Sure enough, Chris was right. I’ve got the homemade Spotify playlists and hours logged watching The Great British Baking Show to prove it.
Can you imagine what quarantine would have been without these choices? Alcohol sales would have been even higher, with gin would being the new toilet paper.
A big theme that runs through many of the advances we have seen in information technology is “personalization.” We can expect this theme to continue, as data enables all kinds of personalization. I may even be able to design my own pants, with a fake bum, to replace the one I lost somewhere along the way.
Employers need to find a way to address this theme, in positive ways. A lot is written about how AI will enhance recruiting through “typing” people, and so forth. In a way, that can be a kind of dark side of information technology, treating each person as a kind of data profile. I wonder if it will resonate with the recruits, especially the ones with lots of options.

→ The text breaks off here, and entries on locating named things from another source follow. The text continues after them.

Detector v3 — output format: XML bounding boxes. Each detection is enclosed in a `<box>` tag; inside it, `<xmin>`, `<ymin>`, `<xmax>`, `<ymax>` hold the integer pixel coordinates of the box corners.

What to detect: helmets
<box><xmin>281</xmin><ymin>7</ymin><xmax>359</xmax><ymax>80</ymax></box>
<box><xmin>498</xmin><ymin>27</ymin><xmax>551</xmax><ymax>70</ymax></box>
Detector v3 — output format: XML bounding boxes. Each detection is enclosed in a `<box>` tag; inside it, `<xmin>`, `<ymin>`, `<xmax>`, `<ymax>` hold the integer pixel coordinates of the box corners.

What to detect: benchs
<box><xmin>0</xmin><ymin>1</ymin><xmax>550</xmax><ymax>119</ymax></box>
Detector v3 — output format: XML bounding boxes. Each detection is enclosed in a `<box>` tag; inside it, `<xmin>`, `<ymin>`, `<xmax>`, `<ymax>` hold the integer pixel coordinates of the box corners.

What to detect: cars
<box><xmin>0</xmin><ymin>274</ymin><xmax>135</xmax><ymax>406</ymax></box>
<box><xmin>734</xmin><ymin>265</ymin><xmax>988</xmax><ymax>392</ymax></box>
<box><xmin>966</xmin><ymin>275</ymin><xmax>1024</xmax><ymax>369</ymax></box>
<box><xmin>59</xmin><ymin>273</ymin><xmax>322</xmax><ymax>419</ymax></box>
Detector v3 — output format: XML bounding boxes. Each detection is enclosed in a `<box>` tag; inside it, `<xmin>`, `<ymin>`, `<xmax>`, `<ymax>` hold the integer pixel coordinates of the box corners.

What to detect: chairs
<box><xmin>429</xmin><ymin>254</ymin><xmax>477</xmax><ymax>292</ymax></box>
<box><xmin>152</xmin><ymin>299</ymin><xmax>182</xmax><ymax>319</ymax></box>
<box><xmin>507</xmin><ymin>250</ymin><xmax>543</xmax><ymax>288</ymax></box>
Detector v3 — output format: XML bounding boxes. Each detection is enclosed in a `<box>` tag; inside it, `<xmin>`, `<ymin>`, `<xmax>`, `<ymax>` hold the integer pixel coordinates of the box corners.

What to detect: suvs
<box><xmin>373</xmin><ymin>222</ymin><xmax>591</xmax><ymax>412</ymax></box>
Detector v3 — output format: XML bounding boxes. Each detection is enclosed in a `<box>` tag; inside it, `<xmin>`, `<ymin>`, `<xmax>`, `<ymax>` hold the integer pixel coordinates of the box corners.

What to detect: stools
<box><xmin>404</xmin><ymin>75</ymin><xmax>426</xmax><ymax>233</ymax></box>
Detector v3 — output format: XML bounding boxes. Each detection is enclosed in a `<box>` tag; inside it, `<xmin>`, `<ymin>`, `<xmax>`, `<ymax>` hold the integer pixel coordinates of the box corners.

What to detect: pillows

I think there is a more positive and humanistic vantage point: how to use technology and, yes, data, to enable the employee to work in the manner that works best for him or her. Work should not be a forced march, not anymore at least. But what is a forced march for some, is pleasant for others. It’s all very personal.
Being quarantined during COVID showed us how very effective our remote work technology tools are. A lot of us said we were happier and more productive than ever. What can we learn from this experience? Perhaps the long, arduous commute really is unnecessary, at least not every day. Perhaps the office meeting culture does get in the way of getting things done, or at least slows things down. Maybe the office becomes a place for people to go to, when they want to, and a place that is suited primarily to in-person collaboration and social activities for the sake of relationship building.
It’s easy to say, and many have already said it, but I’ll say it again: the workplace will never be quite the same. The quarantine experience and the inevitable momentum behind technology’s drive for personalization has led to more enlightened thinking about how to engage “human resources” for the organization. The smart organization will know Shakespeare. It will know what is right for itself and be true to it.